L’ambientalismo sannita sta animando il dibattito civile sia sull’ampio versante molisano, che nell’ambito della contigua provincia di Benevento. I temi sul tappeto, molteplici e complessi, stanno sensibilizzando, infatti, le istituzioni politiche e sociali. In tal senso, la Consulta del Matese, recependo le legittime istanze del Comitato regionale di Legambiente Molise, dell’istituenda sezione di Italia Nostra Tammaro, dell’associazione scientifica Sigea, del Comitato direttivo del Cai Molise, dell’associazione Falco Bojano, del gruppo dirigente del Wwf Molise, nonché dell’associazione territorialista Togo Bozzi, ha inviato una missiva al Ministro dell’Ambiente Sergio Costa, diretta ad articolare un confronto urgente sull’applicazione della legge istitutiva del Parco Nazionale.

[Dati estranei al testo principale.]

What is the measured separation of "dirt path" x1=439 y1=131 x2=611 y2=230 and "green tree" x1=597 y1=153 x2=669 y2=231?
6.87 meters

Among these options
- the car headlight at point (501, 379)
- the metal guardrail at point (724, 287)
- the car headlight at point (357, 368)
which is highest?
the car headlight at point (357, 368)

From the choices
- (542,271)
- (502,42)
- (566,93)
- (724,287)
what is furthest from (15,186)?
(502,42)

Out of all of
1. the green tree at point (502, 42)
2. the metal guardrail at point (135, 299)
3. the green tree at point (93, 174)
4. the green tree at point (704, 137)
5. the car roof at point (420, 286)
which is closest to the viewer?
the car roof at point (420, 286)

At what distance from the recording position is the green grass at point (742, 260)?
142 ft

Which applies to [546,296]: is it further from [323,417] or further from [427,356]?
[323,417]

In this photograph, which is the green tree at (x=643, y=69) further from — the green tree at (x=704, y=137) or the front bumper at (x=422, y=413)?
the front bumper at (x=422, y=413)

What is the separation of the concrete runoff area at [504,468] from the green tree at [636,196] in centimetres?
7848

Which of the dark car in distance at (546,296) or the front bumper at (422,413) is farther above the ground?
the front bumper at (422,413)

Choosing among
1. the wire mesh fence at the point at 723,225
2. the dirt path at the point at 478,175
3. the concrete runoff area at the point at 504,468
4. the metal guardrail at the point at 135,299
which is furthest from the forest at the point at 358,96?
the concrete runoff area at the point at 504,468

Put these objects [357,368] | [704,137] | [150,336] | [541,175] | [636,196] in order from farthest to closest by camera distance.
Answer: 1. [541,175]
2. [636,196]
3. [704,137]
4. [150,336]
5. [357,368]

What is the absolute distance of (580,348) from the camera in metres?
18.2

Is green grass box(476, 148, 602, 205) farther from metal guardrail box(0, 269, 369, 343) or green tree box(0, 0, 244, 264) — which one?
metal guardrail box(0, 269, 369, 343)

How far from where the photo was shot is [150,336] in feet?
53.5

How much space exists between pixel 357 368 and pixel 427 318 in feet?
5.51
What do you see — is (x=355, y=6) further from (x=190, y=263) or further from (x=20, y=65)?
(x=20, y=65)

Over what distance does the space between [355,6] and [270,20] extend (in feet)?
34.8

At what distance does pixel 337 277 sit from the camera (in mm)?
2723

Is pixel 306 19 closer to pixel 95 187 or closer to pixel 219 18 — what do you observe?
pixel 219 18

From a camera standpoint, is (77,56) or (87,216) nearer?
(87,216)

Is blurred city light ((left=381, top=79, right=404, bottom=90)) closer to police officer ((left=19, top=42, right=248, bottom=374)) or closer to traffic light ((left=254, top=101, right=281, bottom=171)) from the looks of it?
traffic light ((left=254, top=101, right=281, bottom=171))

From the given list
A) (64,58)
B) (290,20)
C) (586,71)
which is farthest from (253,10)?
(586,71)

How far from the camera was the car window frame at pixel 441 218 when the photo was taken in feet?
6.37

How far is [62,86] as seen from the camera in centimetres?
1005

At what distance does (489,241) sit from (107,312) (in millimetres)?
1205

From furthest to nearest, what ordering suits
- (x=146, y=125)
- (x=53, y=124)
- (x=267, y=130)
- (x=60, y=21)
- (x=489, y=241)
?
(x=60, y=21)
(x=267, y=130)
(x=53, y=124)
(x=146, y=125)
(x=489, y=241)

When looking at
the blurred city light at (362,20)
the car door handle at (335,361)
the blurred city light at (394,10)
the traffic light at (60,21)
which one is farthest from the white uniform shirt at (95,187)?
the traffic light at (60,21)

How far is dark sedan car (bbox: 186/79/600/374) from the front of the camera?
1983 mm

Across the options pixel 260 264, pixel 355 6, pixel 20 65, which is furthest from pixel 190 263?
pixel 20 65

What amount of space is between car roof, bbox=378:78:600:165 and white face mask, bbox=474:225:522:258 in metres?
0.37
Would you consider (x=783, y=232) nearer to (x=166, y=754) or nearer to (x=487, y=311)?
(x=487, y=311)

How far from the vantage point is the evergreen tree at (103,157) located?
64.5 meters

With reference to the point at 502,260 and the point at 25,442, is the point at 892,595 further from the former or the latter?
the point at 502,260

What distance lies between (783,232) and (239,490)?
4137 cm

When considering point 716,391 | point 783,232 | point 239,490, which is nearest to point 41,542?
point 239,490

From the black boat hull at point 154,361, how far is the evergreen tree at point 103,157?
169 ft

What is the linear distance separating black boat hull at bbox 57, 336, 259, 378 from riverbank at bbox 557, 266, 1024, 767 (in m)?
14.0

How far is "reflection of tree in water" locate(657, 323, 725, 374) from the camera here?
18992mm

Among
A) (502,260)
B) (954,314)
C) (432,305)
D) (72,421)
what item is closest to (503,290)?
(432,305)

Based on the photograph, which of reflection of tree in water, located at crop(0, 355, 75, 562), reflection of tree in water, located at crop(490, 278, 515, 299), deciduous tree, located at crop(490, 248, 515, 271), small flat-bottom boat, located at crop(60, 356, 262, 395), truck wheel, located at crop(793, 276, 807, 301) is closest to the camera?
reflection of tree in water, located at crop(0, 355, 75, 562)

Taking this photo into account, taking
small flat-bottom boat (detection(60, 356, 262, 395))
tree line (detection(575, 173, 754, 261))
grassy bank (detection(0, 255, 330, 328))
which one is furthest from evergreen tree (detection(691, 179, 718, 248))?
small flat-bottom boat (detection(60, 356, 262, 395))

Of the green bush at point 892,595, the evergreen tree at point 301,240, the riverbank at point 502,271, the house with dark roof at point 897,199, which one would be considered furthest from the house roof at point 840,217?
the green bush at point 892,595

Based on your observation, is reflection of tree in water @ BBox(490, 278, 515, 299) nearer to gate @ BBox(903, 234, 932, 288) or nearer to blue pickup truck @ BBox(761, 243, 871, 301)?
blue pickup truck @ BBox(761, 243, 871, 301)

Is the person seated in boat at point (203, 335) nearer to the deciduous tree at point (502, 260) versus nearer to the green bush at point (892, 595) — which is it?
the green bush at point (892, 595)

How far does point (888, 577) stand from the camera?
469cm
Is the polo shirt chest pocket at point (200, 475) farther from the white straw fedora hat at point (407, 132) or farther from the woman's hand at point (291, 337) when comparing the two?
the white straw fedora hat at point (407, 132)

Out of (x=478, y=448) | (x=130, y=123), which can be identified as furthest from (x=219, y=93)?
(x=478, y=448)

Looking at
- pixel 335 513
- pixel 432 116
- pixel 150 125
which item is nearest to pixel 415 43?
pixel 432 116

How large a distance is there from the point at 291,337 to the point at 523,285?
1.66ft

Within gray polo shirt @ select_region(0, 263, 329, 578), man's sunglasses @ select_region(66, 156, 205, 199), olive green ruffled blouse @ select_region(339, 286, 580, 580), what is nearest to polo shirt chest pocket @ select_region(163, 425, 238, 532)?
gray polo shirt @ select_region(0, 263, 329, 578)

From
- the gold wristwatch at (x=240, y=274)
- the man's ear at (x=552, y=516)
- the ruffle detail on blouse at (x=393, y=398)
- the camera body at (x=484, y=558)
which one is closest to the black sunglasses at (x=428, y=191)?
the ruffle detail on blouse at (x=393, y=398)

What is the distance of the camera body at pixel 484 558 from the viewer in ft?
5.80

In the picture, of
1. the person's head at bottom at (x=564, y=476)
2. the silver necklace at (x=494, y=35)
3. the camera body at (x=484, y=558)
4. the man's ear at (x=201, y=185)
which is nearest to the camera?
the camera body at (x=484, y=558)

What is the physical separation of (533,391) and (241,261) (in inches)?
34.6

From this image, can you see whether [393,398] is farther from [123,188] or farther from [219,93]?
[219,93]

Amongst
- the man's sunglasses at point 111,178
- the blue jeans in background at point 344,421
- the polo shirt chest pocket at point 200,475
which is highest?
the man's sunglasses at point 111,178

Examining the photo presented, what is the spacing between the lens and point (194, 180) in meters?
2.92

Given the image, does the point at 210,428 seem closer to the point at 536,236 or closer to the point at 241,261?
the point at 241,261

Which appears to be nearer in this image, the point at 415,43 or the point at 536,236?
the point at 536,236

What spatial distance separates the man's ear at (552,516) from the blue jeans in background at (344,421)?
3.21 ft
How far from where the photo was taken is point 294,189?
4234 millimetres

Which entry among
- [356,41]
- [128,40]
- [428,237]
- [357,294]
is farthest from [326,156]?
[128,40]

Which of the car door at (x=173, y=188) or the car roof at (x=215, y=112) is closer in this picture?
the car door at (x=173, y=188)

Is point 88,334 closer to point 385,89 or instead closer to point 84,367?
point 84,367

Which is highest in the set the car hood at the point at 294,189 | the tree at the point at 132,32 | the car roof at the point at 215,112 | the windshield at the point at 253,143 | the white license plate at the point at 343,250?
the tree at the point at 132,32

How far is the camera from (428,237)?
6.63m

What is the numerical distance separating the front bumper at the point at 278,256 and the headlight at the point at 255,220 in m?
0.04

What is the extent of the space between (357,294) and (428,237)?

Il documento, condiviso da tutte le associazioni matesine, tra cui le organizzazioni volontaristiche dell’area piedimontese, ha rappresentato un atto democratico significativo, capace di evidenziare, anche alle giunte regionali campane e molisane, l’esigenza di non perdere ulteriori opportunità finanziarie, programmatiche e sociali destinate ai contesti comprensoriali. Allo stesso tempo, è proseguita l’opera della Sezione di Italia Nostra Molise che, oltre a promuovere sensibilmente la Cultura del Paesaggio molisano, ha focalizzato l’attenzione sulla necessaria valorizzazione del Tartufo Pentro, in quanto straordinario elemento identitario. Di riflesso, non sono mancati gli approfondimenti archeologici dell’associazione Cuore Sannita, come pure i numerosi programmi naturalistici, sportivi ed escursionistici delle qualificate associazioni locali. Un turbinio di progetti solidaristici, chiaramente a costo zero per l’erario, che meritano, sulla base degli studi perimetrali presentati dall’I.S.P.R.A., il via libera dalle istituzioni regionali e nazionali, affinché le popolazioni matesine possano valorizzare, finalmente, i propri prodotti agricoli, in uno ai patrimoni storici, artistici e culturali dell’antico Tifernus, atteso che il Parlamento della Repubblica, con la legge di Bilancio del 2017, ha istituito e finanziato sia l’organismo interregionale del Matese, sia il nuovo Ente territoriale di Portofino. A tal fine le popolazioni liguri hanno, fermamente, condannato la melina politica regionale, sottolineando che il valore economico e sociale dell’atto legislativo nazionale non va deprezzato. Anche in tale ottica, il Comitato scientifico di Legambiente Molise ha promosso, in armonia con l’Università degli Studi del capoluogo murattiano, una giornata di studio sull’importanza sostenibile della risorsa idrica regionale.

Tale confronto tematico si terrà il prossimo 17 dicembre presso l’ateneo molisano, al fine di tratteggiare il cambiamento climatico dal punto di vista scientifico. In effetti, le forti ed incostanti piovosità del futuro determineranno da un lato l’acuirsi del ruscellamento, con le consequenziali criticità idrogeologiche, dall’altro la diminuzione della risorsa destinata alla ricarica delle riserve idriche sotterranee. Per tali ragioni, il prezioso bacino idrografico del Matese rappresenterà una grande risorsa per l’intero territorio e sarà l’architrave sostenibile per la territorialità agricola sannita. Forte di tutto quanto innanzi, il Parco Nazionale del Matese costituirà un vero e proprio argine al degrado contemporaneo.